Monday, September 4, 2017

Close Encounters of the Third Kind rereleased

It is not only one of the greatest science fiction films of all time, it is one of the greatest films of all time. Period.

A digitally remastered edition of Close Encounters of the Third Kind is enjoying a serotinal re-release in theaters for its 40th anniversary. I went to see it today as I never had the chance to see it on the big screen when I was a kid. It's magnificent. I know there have been grumblings among techie cinephiles out there about aspect ratios or the loss of film grain. I. Don't. Care.

In the event that there is a reader who has not seen this landmark achievement yet, I will do two things. One, I will (mostly) try to avoid spoilers. Two, I will give a quick precis of the film.

Roy (played by Richard Dreyfuss) is an electrical line worker who on a call late one night, has an encounter with a UFO. From that point forward, his mind is obsessed with the image of an odd, conical formation of rock and the sensation that something momentous is about to take place.

This film is a straight masterpiece, top to bottom. Though I actively looked, I still could not find any flaws with it (except perhaps for one which I will address later). I could be here all day describing how Spielberg's genius is on full display in shot composition and a knack for terrifying suspense that rivals Hitchcock. Instead, I thought I would focus on one of his talents that seldom gets attention: writing.

How often we might forget that Steven Spielberg wrote the script for this film. And it's a corker.

The attention-grabbing opening scene, the believable dialogue, the pacing, it's all a tour-de-force example of composing narrative. As readers of ESE might imagine, I have always been drawn to how Spielberg deftly wove together so many actual facets of Ufology. Not only do they serve as "Easter eggs" for researchers both professional and armchair alike, they become seamless aspects of the narrative's fabric and not forced, winky nods as lesser writer-directors have a tendency to do. A friend of mine, as well as others I have spoken with in the past, said that CE3K probably started a lot of what we now know as the modern UFO narrative. Not at all. This film, didn't "start" anything. It simply brought what was already well-known to many researchers and UFO true-believers at the time into the consciousness of popular culture.

# Entries on spatial positioning:
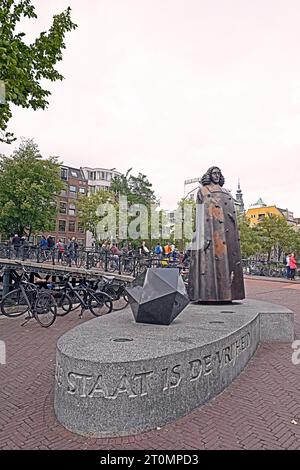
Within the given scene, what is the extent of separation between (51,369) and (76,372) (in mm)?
2535

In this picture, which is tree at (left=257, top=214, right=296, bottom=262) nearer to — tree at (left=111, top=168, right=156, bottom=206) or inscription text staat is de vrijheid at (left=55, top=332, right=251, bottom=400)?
tree at (left=111, top=168, right=156, bottom=206)

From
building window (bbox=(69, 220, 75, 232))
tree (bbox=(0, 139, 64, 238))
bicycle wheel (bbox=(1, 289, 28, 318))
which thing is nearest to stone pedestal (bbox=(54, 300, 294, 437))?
bicycle wheel (bbox=(1, 289, 28, 318))

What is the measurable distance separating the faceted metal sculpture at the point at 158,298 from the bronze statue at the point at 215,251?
2.49 m

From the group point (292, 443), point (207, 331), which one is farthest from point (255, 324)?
point (292, 443)

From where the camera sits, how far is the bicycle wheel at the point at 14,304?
1059cm

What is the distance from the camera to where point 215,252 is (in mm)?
9070

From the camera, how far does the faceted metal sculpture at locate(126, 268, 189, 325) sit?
631cm

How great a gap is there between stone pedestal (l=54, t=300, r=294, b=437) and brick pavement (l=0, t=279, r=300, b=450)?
0.13 metres

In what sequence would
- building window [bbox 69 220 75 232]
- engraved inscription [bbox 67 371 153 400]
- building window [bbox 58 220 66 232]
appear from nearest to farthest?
engraved inscription [bbox 67 371 153 400] < building window [bbox 58 220 66 232] < building window [bbox 69 220 75 232]

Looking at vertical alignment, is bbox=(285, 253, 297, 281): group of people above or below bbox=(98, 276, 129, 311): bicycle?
above

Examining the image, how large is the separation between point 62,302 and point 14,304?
1.46 meters

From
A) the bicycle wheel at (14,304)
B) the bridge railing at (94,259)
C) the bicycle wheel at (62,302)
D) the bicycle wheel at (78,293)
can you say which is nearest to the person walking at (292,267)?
the bridge railing at (94,259)

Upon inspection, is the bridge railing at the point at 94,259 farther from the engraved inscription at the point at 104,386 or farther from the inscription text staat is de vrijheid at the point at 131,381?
the engraved inscription at the point at 104,386

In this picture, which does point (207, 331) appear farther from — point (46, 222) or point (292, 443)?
point (46, 222)
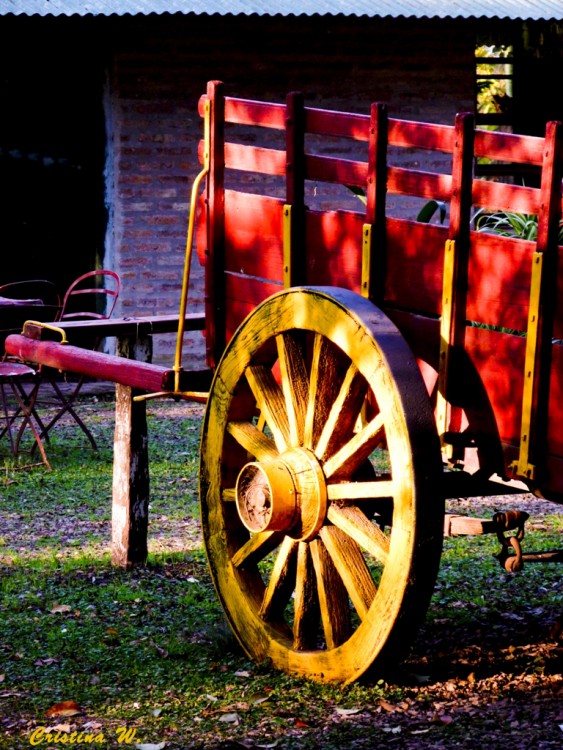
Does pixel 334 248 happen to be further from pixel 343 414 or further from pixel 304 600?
pixel 304 600

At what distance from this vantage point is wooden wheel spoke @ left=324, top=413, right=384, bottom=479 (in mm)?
3707

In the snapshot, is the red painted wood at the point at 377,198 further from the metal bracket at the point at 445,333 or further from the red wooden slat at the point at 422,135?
the metal bracket at the point at 445,333

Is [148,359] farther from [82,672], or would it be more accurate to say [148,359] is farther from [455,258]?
[455,258]

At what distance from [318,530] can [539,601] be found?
5.24 ft

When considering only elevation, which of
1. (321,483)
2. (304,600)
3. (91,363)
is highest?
(91,363)

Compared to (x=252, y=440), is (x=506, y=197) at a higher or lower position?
higher

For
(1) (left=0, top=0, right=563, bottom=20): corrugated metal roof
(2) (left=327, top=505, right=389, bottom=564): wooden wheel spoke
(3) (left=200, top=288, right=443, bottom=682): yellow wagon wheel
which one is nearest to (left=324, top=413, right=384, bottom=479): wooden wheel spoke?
(3) (left=200, top=288, right=443, bottom=682): yellow wagon wheel

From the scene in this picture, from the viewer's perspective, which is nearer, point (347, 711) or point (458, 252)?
point (458, 252)

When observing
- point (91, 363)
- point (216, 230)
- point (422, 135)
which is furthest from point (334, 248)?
Result: point (91, 363)

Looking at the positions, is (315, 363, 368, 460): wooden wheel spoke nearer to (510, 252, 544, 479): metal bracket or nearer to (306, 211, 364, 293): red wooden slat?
(306, 211, 364, 293): red wooden slat

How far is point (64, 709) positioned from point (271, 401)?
1107 mm

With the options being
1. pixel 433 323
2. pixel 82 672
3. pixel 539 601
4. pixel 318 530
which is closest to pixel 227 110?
pixel 433 323

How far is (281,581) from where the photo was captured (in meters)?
4.10

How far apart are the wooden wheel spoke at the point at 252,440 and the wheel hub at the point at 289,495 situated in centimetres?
9
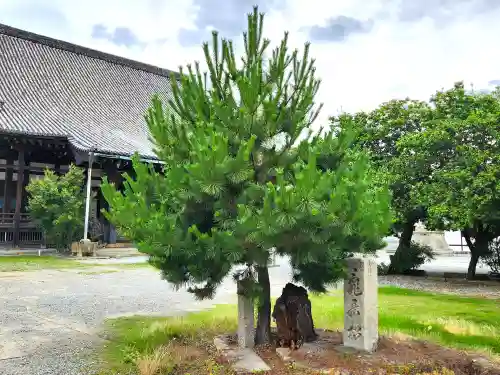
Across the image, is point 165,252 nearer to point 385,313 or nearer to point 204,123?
point 204,123

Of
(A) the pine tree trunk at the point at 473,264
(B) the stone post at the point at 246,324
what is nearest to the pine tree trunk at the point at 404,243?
(A) the pine tree trunk at the point at 473,264

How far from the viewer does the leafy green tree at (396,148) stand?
607 inches

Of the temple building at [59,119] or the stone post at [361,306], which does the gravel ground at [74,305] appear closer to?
the stone post at [361,306]

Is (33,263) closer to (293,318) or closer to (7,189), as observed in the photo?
(7,189)

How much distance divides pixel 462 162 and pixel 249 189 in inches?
397

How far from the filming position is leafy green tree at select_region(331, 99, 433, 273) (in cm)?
1541

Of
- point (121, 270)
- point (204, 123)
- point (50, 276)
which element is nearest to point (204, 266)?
point (204, 123)

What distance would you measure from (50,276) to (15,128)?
928cm

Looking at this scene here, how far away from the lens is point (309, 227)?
5.04 meters

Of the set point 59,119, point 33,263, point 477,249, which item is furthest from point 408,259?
point 59,119

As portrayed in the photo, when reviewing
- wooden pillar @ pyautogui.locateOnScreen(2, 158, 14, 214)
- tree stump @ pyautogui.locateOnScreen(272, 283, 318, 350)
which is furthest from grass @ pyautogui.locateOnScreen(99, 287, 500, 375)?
wooden pillar @ pyautogui.locateOnScreen(2, 158, 14, 214)

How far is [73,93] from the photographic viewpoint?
2722 centimetres

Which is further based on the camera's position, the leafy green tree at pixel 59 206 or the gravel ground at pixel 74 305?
the leafy green tree at pixel 59 206

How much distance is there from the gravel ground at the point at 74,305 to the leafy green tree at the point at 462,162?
213 cm
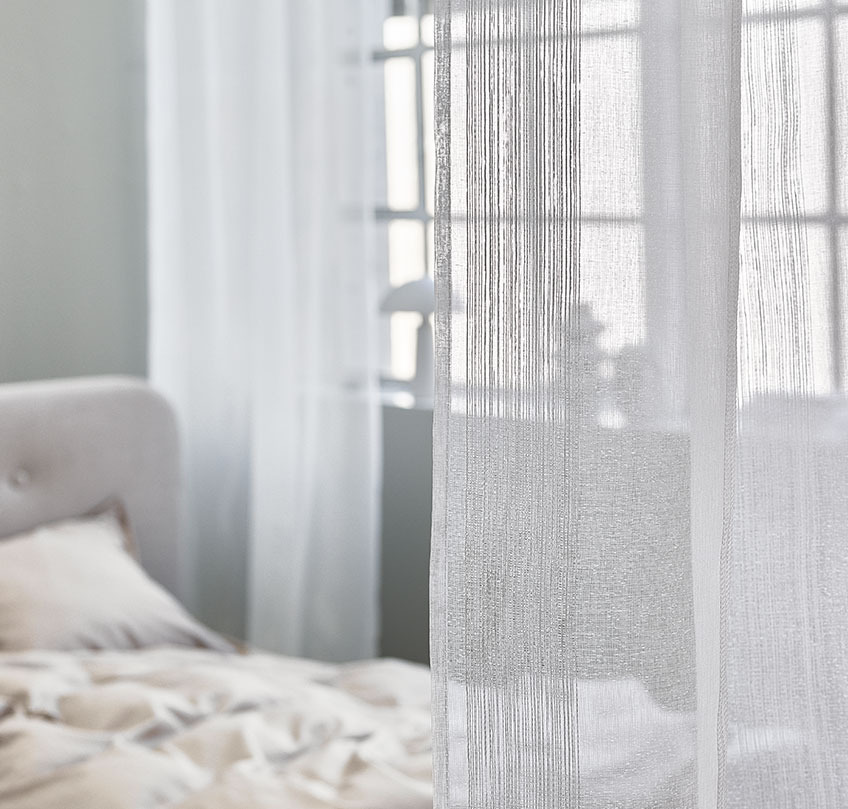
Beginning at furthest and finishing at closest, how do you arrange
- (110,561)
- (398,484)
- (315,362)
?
(398,484) < (315,362) < (110,561)

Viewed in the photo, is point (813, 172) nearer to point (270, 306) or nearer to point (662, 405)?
point (662, 405)

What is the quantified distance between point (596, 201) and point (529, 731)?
30 cm

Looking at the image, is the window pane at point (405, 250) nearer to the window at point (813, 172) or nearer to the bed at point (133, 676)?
the bed at point (133, 676)

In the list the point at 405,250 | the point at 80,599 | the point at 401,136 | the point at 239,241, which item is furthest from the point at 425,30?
the point at 80,599

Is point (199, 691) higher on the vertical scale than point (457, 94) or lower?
lower

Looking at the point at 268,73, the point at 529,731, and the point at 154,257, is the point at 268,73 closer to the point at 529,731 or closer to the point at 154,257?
the point at 154,257

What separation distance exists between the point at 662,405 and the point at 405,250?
2.28 metres

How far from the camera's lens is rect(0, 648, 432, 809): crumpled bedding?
60.2 inches

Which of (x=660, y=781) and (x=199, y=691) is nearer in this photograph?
(x=660, y=781)

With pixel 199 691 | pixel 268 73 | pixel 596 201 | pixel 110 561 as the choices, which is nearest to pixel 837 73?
pixel 596 201

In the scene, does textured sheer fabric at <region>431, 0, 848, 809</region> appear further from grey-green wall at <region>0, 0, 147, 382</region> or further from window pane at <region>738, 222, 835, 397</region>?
grey-green wall at <region>0, 0, 147, 382</region>

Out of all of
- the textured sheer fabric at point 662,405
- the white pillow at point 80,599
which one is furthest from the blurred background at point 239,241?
the textured sheer fabric at point 662,405

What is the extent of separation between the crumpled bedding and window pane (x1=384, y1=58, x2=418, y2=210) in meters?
1.26

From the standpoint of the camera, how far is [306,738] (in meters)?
1.75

# Short task A:
According to the review of the film's rerelease, who wrote the script for Close Encounters of the Third Kind?
# Short task B:
Swap "wooden wheel spoke" for "timber wheel spoke" in the entries, starting at the line containing "Compared to (x=252, y=440), is" and ending at the line containing "Result: point (91, 363)". Give only those lines, with all else unchanged.
The entries are unrelated to the review of the film's rerelease.

# Written reply A:
Steven Spielberg

# Written reply B:
Compared to (x=252, y=440), is (x=506, y=197) at a higher or lower position?
higher

For
(1) (left=0, top=0, right=563, bottom=20): corrugated metal roof
(2) (left=327, top=505, right=389, bottom=564): timber wheel spoke
(3) (left=200, top=288, right=443, bottom=682): yellow wagon wheel
which one is nearest to (left=324, top=413, right=384, bottom=479): timber wheel spoke?
(3) (left=200, top=288, right=443, bottom=682): yellow wagon wheel

From the scene in this picture, from the viewer's perspective, which is nearer, point (347, 711) or point (458, 252)?
point (458, 252)

When observing
- point (91, 363)
- point (216, 230)
- point (422, 135)
which is furthest from point (334, 248)?
Result: point (91, 363)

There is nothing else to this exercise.